This page was generated from docs/examples/3_mergingerrormodel.ipynb. Interactive online version: Binder badge.

Merging with a Robust Error Model

In the previous example, we computed the common merging statistics \(CC_{1/2}\) and \(CC_{anom}\) to explore a dataset with significant anomalous signal from native sulfur atoms. One assumption that we made while merging is that the scaled reflection observations are normally distributed about the mean. This assumption is consistent with the merging strategy used by AIMLESS, which was used to scale the data in the first place. In this example, we will explore whether the scaled reflection observations are normally distributed, and whether we can improve the anomalous signal (\(CC_{anom}\)) by using a different error model.

Note: See pytorch.org for customizable PyTorch installation instructions.

[1]:
import matplotlib.pyplot as plt
import numpy as np
import seaborn as sns
sns.set_context("notebook", font_scale=1.3)
from tqdm.notebook import tqdm
[2]:
# Install PyTorch to running kernel
import sys
!{sys.executable} -m pip install torch
Requirement already satisfied: torch in /Users/jgreisman/miniconda3/envs/test/lib/python3.9/site-packages (1.10.1)
Requirement already satisfied: typing-extensions in /Users/jgreisman/miniconda3/envs/test/lib/python3.9/site-packages (from torch) (4.0.1)
[3]:
import torch
[4]:
import reciprocalspaceship as rs
[5]:
print(rs.__version__)
0.9.18

Normal Error Model

It is common in merging to assume that scaled intensities are normally distributed about the true mean.
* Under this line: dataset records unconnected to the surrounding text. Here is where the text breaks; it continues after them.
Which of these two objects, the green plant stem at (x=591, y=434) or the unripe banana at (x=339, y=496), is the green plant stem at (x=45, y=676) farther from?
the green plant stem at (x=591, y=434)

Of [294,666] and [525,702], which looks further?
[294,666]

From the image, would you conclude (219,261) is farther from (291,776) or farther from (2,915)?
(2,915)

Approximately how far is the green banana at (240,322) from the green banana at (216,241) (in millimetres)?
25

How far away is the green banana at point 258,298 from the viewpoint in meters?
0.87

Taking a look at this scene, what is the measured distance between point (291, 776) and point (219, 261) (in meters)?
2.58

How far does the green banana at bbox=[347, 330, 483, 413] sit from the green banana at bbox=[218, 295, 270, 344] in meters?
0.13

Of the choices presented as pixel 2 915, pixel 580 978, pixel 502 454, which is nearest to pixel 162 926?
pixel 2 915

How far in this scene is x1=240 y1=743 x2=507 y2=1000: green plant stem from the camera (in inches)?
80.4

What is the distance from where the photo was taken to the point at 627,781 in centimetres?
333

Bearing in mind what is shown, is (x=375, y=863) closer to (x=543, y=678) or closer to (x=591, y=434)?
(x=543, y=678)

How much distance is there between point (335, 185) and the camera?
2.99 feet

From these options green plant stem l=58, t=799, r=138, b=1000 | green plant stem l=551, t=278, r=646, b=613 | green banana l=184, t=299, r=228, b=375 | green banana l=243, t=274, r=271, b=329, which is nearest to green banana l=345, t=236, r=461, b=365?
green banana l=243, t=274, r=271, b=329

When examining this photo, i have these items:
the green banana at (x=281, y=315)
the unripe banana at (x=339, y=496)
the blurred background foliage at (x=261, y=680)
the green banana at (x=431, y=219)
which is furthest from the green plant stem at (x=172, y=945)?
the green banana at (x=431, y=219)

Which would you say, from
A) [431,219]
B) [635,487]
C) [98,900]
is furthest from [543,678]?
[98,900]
We can assess the validity of this assumption by looking at the residuals between scaled intensities and the maximum likelihood esimate of their true intensity.

[6]:
ds = rs.read_mtz("data/HEWL_unmerged.mtz")
[7]:
merged_normal = rs.algorithms.merge(ds)
merged_normal = merged_normal.stack_anomalous()
[8]:
ds.hkl_to_asu(anomalous=True, inplace=True)
ds["IML"] = merged_normal.loc[ds.index, "I"]
[9]:
# Expected residuals for normally distributed data
x = np.linspace(-6., 6., 50)
bin_width = x[1] - x[0]
normal = bin_width*ds.shape[0]*(1/np.sqrt(2*np.pi))*np.exp(-0.5*x**2)

# Histogram Residuals
fig = plt.figure(figsize=(8, 5))
sns.histplot((ds.I - ds.IML)/ds.SIGI, bins=x, color="k", label="Residuals")
plt.plot(x, normal, 'r-', lw=2, label="Expected")
plt.ylabel("Log Count")
plt.yscale("log")
plt.ylim(1e0, 3e5)
plt.xlabel(r"$\frac{I_{h,i} - I^{ML}_{h}}{\sigma_{I_{h,i}}}$", fontsize=24)
plt.legend(loc='center left', bbox_to_anchor=(1, 0.5))
plt.tight_layout()
plt.show()
../_images/examples_3_mergingerrormodel_10_0.png

These residuals are not symmetric about \(0\), which would have been expected for truly normally distributed data. In addition, the tails are much “heavier” than for a normal distribution. This suggests that it may be possible to do a better job merging these scaled observations by using a different error model that is more robust to outliers.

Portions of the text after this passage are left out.